--- GIVEN RECORDS Enclosed Below ---

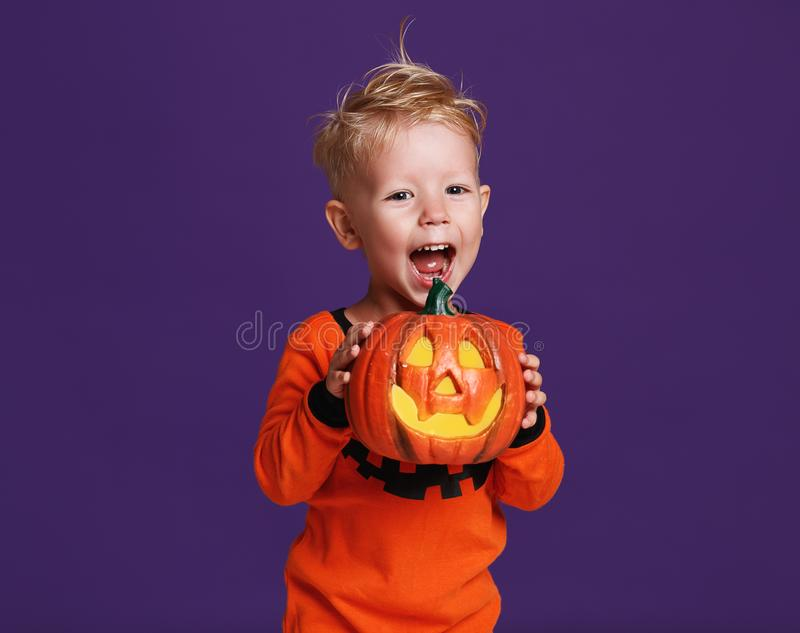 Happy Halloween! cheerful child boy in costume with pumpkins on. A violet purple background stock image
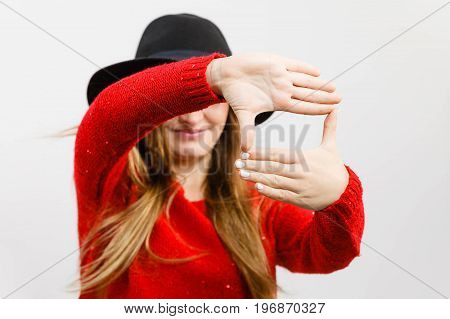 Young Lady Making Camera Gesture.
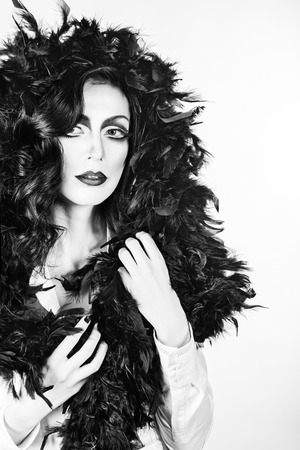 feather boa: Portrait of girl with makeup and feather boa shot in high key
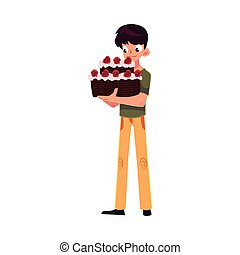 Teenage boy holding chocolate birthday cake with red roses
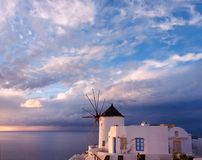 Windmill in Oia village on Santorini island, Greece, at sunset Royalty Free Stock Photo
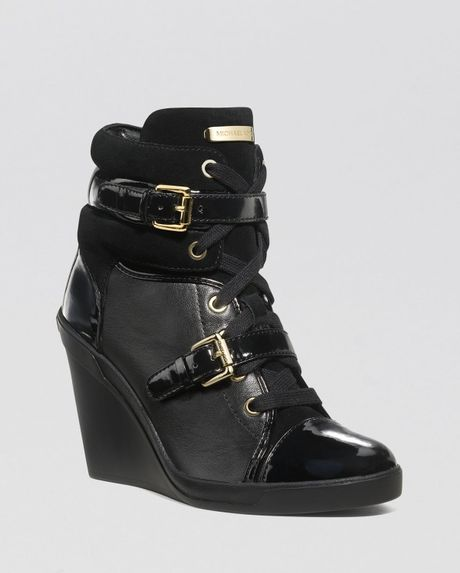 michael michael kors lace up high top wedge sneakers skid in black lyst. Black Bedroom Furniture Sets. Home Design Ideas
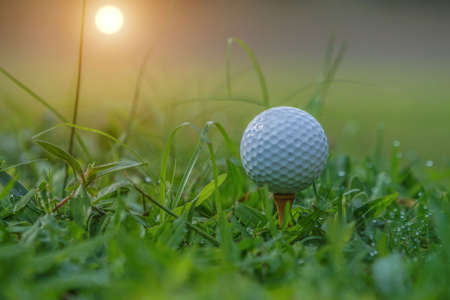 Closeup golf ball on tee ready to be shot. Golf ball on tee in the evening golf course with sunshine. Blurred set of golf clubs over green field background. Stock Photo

--- End of Enclosed GIVEN RECORDS ---

* _TASK STATEMENT_
Repeat all entries exactly, pictures excluded.

* _REPLY_
 Happy Halloween! cheerful child boy in costume with pumpkins on. A violet purple background stock image
 Young Lady Making Camera Gesture.
 feather boa: Portrait of girl with makeup and feather boa shot in high key
 Teenage boy holding chocolate birthday cake with red roses
 Windmill in Oia village on Santorini island, Greece, at sunset Royalty Free Stock Photo
 michael michael kors lace up high top wedge sneakers skid in black lyst. Black Bedroom Furniture Sets. Home Design Ideas
 Closeup golf ball on tee ready to be shot. Golf ball on tee in the evening golf course with sunshine. Blurred set of golf clubs over green field background. Stock Photo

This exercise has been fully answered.